Another, separate design goal is to use the URL as a config store: my-stevedore-site.my-company.local/jeb searches Jeb Bush emails on production, whatevertheappurlis.my-stevedore-site.my-company.local/hrc searches Hillary Clinton emails on production; 127.0.0.1:8080/jeb searches Jeb Bush emails using the local search app.
Development
- clone the repo
- Be sure to have JRuby 1.7 or 9.0.0.0 installed (e.g. with rbenv)
bundle install
bundle exec rackup
(orNGINXVERSION=1 bundle exec rackup
if you want to simulate running under NGINX; or just runnginx
)- edit
templates/
(orapp/
) code
Building
bundle install
warble jar # to build the stevedore.jar file
Running in Docker
docker run -e AWS_ACCESS_KEY_ID=AKIAwhatever -e AWS_SECRET_ACCESS_KEY='asdfasdf' -p 8080:8080 -p 9200:9200 -v /path/to/stevedore:/jar -t java:8 java -jar /jar/stevedore.jar
Questions?
Check out the GitHub issues or these Theoretically Asked Questions:
Why is this file so big?
(And the fact that we're packaging JRuby, ElasticSearch, etc.)
Why is local-only mode so slow?
Because it's running Elasticsearch from inside the same Java process as the app itself. It's probably faster if you set up your own separate Elasticsearch server.
Why does this exist?

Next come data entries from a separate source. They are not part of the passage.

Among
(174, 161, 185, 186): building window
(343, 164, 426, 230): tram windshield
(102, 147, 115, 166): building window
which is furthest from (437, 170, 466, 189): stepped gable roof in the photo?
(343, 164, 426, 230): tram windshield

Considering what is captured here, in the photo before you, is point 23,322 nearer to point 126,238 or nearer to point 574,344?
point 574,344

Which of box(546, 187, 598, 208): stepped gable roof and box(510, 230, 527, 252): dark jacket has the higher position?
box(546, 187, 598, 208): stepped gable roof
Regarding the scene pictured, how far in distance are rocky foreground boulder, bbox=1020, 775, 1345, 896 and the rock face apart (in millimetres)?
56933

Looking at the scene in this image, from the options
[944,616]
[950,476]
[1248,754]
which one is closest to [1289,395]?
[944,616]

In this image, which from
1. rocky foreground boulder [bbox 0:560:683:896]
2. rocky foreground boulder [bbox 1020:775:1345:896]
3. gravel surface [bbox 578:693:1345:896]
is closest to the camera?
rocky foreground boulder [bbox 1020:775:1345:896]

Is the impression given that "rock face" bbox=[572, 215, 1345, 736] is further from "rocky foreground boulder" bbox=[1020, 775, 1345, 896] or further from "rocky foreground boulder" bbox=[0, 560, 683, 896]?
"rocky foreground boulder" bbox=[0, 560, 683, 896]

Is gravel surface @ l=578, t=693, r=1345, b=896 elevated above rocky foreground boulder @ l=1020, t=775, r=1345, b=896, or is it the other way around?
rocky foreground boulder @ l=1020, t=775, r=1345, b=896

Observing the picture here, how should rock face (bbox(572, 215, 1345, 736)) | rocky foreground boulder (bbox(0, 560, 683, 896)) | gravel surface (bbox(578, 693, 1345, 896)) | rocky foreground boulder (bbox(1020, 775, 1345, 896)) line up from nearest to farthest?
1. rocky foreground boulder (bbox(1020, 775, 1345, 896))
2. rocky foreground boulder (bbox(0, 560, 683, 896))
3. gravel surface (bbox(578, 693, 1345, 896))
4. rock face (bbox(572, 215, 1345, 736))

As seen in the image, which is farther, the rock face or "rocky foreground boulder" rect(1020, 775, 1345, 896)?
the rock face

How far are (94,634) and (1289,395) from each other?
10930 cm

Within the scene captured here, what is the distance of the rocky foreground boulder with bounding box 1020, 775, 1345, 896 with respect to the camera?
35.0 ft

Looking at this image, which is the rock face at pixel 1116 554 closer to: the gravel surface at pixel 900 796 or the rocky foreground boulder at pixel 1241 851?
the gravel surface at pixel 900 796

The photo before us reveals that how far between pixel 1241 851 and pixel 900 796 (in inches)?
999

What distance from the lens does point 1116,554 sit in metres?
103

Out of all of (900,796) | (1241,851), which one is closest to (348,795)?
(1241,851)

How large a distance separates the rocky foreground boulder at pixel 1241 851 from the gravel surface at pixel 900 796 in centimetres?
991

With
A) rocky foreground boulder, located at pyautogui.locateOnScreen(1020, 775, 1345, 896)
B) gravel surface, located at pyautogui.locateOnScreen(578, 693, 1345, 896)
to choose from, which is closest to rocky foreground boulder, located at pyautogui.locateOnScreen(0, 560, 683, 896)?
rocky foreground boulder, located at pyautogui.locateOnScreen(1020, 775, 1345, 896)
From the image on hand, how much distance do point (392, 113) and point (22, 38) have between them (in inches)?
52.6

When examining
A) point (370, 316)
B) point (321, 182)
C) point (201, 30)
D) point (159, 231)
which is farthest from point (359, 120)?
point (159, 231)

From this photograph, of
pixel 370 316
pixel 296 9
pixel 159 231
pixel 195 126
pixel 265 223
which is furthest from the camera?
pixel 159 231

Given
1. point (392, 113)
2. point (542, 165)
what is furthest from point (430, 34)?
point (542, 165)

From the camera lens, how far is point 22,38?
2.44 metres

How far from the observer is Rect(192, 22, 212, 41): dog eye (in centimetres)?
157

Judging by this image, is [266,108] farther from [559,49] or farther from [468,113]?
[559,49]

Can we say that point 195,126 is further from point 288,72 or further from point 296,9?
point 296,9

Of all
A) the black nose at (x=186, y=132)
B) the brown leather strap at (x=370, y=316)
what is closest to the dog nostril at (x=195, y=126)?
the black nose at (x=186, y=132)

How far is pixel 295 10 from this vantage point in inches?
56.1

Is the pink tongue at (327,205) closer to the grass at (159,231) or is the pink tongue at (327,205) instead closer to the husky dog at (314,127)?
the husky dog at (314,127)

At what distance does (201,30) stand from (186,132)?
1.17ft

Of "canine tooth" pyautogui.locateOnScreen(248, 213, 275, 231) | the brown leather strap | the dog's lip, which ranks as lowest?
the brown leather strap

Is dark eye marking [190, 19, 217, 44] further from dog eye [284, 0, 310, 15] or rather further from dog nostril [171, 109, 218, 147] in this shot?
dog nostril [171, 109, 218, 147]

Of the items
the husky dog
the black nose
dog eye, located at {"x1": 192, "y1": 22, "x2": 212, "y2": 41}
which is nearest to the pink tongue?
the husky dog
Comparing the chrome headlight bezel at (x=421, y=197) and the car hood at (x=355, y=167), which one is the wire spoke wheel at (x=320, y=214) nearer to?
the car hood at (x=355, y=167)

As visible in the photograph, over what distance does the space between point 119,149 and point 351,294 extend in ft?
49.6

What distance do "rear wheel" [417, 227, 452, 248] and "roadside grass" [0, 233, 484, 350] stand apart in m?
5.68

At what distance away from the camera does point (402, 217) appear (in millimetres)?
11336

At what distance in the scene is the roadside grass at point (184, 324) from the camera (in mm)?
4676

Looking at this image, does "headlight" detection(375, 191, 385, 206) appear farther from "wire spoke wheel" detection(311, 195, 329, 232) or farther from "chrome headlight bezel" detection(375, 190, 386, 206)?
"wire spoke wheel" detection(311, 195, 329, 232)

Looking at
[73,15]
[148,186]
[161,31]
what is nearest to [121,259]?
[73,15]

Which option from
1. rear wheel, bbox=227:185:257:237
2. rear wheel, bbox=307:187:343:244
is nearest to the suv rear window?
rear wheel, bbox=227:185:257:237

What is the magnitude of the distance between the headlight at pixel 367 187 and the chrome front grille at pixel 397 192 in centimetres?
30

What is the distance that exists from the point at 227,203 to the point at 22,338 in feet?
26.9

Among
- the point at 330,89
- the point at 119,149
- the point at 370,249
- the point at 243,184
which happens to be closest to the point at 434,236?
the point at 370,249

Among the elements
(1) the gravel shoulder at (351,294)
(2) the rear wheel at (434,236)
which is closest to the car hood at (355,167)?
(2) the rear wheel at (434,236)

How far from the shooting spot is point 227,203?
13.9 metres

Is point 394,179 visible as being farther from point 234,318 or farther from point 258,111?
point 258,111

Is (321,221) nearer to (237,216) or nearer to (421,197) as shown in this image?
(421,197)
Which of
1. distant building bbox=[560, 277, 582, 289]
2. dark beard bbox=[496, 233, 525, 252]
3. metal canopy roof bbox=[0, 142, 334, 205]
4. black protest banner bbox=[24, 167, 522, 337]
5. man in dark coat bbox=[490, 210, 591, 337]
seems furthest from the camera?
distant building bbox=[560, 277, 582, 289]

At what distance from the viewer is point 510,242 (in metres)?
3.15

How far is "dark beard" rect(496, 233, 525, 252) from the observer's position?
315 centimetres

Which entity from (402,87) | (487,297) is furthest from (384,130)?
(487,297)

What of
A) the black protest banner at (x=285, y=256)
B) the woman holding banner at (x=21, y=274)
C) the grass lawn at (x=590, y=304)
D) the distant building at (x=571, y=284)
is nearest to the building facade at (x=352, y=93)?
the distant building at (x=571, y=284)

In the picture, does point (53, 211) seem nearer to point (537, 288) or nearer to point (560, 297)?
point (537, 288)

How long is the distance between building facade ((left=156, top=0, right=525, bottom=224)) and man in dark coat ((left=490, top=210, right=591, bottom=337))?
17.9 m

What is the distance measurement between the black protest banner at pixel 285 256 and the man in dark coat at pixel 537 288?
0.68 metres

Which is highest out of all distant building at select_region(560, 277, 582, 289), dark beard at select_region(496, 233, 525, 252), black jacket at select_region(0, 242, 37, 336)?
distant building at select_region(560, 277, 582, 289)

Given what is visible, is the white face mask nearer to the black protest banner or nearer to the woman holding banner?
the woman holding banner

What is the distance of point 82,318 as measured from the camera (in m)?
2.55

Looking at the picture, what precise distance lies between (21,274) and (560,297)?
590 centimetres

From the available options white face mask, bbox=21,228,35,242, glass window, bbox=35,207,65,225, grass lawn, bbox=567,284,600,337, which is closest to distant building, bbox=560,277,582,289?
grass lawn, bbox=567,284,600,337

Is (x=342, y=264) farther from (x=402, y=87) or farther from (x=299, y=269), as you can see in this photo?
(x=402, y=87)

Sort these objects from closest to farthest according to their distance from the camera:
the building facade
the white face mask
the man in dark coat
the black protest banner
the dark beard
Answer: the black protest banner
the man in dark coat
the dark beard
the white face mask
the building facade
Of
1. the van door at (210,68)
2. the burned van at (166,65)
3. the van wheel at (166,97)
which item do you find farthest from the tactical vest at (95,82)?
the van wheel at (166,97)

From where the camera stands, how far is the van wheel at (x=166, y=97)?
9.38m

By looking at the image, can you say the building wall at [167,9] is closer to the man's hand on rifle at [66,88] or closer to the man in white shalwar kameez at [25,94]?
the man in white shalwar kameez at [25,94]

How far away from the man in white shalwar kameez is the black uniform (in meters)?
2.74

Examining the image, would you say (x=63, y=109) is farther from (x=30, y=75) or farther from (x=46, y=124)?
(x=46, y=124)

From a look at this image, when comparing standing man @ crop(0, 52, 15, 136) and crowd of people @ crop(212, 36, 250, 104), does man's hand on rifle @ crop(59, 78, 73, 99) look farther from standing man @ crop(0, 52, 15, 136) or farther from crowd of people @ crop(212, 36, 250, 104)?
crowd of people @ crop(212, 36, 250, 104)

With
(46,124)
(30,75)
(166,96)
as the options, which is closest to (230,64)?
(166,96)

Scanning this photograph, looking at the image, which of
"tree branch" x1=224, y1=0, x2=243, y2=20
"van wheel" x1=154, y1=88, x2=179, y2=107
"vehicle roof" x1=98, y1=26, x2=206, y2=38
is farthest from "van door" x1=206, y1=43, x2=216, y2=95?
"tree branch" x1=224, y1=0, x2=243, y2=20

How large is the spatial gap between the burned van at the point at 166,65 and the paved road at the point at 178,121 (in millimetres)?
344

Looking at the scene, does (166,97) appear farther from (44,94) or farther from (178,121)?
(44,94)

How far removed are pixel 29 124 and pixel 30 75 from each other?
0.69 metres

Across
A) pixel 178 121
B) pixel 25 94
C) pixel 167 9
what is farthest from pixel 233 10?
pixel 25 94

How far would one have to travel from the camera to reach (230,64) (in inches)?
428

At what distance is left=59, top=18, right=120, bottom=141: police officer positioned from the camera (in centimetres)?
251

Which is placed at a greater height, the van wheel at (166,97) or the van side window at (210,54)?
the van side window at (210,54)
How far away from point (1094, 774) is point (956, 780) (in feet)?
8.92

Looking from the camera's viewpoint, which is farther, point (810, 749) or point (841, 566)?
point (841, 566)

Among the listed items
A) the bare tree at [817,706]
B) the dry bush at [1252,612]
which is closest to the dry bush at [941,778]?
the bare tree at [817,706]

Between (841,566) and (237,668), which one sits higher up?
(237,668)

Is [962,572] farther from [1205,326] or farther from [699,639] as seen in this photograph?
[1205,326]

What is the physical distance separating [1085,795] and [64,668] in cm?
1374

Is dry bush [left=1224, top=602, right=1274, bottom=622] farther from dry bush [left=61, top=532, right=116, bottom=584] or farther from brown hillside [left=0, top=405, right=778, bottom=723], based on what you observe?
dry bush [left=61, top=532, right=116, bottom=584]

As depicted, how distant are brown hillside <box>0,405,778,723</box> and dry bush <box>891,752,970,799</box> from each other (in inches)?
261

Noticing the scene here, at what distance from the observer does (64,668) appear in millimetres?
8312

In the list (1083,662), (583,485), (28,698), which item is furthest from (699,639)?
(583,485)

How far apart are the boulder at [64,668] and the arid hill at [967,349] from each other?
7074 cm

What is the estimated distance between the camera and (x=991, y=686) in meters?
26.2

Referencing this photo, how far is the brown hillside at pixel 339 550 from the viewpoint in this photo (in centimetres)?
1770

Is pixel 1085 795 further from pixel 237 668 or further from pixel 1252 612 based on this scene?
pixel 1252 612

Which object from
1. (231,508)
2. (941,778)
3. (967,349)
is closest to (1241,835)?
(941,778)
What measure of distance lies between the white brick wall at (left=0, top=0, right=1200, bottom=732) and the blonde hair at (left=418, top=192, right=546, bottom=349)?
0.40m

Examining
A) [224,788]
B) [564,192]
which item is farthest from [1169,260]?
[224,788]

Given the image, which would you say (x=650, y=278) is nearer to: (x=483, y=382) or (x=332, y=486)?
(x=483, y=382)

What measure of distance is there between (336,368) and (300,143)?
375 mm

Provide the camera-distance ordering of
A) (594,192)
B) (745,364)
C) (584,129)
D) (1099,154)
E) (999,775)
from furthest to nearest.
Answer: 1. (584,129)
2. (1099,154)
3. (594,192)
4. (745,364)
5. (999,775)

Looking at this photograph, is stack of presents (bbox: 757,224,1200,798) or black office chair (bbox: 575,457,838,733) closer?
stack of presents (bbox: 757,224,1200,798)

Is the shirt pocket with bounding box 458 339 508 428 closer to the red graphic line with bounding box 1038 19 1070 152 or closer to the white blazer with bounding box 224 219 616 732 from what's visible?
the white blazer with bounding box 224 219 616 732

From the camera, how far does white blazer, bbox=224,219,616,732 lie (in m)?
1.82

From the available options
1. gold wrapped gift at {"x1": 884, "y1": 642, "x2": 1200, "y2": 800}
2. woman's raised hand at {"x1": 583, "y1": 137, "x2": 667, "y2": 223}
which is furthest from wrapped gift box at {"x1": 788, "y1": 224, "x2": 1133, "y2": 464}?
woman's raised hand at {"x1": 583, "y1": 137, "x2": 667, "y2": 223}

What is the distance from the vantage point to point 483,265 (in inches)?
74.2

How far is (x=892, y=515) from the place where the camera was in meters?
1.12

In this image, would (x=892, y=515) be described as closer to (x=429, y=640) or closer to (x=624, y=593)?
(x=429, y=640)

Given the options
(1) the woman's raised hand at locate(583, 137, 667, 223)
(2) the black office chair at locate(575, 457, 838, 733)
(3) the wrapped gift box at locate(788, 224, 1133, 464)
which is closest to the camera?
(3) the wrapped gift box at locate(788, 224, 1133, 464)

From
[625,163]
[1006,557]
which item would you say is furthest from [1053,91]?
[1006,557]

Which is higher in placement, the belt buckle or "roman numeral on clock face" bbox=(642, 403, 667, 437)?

Shouldn't you use DocumentCloud or Overview or Kibana or ________?
Great question! Those are all great tools made by great people, but they solve a different problem than Stevedore. What problem does Stevedore aim to solve? I don't like doing 'training' for software. I think it's pathological and teaches dependency instead of self-sufficiency. Training for how to use Stevedore's search engines (as opposed to the uploader) should be as simple as Go to this URL, and then type in that box. Stevedore is designed to make easy-to-use search engines.
Has this been used in real life?
Yeah, we use this code all the time at The New York Times. Reporters use the Stevedore frontend to search emails from politicians, scraped websites and all sorts of other document sets.
Want to contribute?
You can help by:
- Reporting a bug.
- Adding or editing documentation.
- Contributing code via a Pull Request from ideas, e.g. your templates, if they're general use.
- Fixing bugs in the issues section.
- Telling your friends if Stevedore might be useful to them.
- Helping other people in the issues section if you know how to fix the problem their experiencing.